Thalidomide provides anti-angiogenesis inhibition by blocking bFGF and VEGF (7). Thalidomide inhibits angiogenesis in corneal pellets that contain angiogenic factors, bFGF and VEGF, in a non-inflammatory model of angiogenesis. Thus, thalidomide may directly affect endothelial cells (7,8). Kruse et al concluded that thalidomide is a potent angiogenesis inhibitor in vivo.
The increase of VEGF in our study was due to the release of growth-promoting substances, including VEGF and bFGF, by the surviving KG-1a leukemic cells. This increase of VEGF levels likely reflects an autologous protective mechanism or mutation by the surviving malignant leukemic cells to increase their resistance to subsequent chemotherapy. Another comparable study that supports our explanation regarding the increase of VEGF was conducted by Brieger et al (20).
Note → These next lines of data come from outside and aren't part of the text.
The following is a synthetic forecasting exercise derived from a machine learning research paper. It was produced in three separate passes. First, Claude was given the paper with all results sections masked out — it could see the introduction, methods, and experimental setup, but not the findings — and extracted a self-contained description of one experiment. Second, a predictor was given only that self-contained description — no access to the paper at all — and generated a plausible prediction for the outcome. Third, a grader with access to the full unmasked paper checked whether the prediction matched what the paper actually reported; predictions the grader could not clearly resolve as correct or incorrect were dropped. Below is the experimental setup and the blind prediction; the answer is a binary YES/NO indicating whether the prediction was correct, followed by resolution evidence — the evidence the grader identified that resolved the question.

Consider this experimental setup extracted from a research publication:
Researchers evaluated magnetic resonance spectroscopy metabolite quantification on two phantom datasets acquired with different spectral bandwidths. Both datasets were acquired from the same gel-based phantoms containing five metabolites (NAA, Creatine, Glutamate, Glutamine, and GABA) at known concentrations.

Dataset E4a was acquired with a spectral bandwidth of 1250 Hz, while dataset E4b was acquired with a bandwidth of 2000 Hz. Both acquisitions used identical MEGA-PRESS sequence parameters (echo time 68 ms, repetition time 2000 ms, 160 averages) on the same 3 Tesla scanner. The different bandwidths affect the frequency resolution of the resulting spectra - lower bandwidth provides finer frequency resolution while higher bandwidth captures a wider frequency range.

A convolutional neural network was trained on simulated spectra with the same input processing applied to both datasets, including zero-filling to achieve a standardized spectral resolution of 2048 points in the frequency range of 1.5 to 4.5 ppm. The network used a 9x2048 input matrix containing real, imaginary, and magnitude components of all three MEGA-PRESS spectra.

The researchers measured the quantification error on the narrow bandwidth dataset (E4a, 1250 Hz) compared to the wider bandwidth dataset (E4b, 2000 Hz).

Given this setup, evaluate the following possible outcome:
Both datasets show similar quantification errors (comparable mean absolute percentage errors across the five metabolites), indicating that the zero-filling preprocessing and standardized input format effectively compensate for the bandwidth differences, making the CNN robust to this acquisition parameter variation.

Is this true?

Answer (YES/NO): NO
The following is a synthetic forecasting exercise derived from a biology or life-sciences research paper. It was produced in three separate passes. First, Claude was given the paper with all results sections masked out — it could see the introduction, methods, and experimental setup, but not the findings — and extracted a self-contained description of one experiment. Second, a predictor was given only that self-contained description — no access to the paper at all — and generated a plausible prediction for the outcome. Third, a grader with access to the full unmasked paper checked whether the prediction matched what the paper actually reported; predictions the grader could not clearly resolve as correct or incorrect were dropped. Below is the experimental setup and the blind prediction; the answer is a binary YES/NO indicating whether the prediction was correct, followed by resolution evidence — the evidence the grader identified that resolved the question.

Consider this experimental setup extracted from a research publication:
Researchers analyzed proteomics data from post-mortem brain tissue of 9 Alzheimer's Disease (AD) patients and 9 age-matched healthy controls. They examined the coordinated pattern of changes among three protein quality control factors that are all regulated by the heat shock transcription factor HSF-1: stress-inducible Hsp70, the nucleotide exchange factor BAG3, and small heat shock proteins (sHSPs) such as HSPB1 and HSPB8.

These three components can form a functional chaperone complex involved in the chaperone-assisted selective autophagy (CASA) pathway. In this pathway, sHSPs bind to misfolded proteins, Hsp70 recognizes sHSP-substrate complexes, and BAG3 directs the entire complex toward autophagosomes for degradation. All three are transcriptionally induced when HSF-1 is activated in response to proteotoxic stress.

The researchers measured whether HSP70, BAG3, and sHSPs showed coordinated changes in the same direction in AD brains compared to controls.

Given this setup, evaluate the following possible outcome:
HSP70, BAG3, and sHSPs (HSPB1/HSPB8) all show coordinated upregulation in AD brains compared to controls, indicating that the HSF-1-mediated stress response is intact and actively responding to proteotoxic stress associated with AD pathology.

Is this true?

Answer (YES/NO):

These authors reported on the time- and dose-dependent release of VEGF and bFGF from squamous cell carcinoma (SCC) cells in cell culture after irradiation. These authors also demonstrated that these factors are possible protectors from the irradiation-induced cell death of cancer cells. The hypothesis of autologous protection of tumor cells from radiation-induced cell death by secreted factors is supported by several studies. Shintani et al (21) reported increased VEGF-levels in oral SCC in the case of non-responders to radiotherapy. Similar data were noted by Koukourakis et al (22) in head and neck SCC. Geng et al (23) showed that inhibition of VEGF-signaling results in the reversal of tumor resistance to radiotherapy. Taken together, high VEGF levels and consecutive activation of the VEGF-receptor and downstream signal transduction pathways may result in a direct cytoprotection of tumor cells or in the protection of vessels and increased neoangiogenesis. Therefore, ionizing radiation promotes tumor cell survival, as well as desired effects such as the induction of apoptosis and growth arrest (20).
In our study, the effects of thalidomide were comparable to radiotherapy since the former showed considerable cytotoxic effect as evidenced by flow cytometry studies. Thalidomide also exhibited autologous protection of KG-1a leukemia cells by increasing secretion of VEGF from the cells that survived.
In conclusion, this study showed that thalidomide, As2O3 and IL-2 decreased the level of tumor necrosis-α in the cell supernatant in a treated KG-1a human acute myelogenous leukemia cell line. On the other hand, it was shown that thalidomide increased the release of vascular endothelial growth factor in the cell supernatant. This increase suggests an autologous protective mechanism or mutation by the surviving malignant leukemic cells to increase their resistance to subsequent chemotherapy.
Acknowledgements
This study was supported in part by NIH grant RR03020.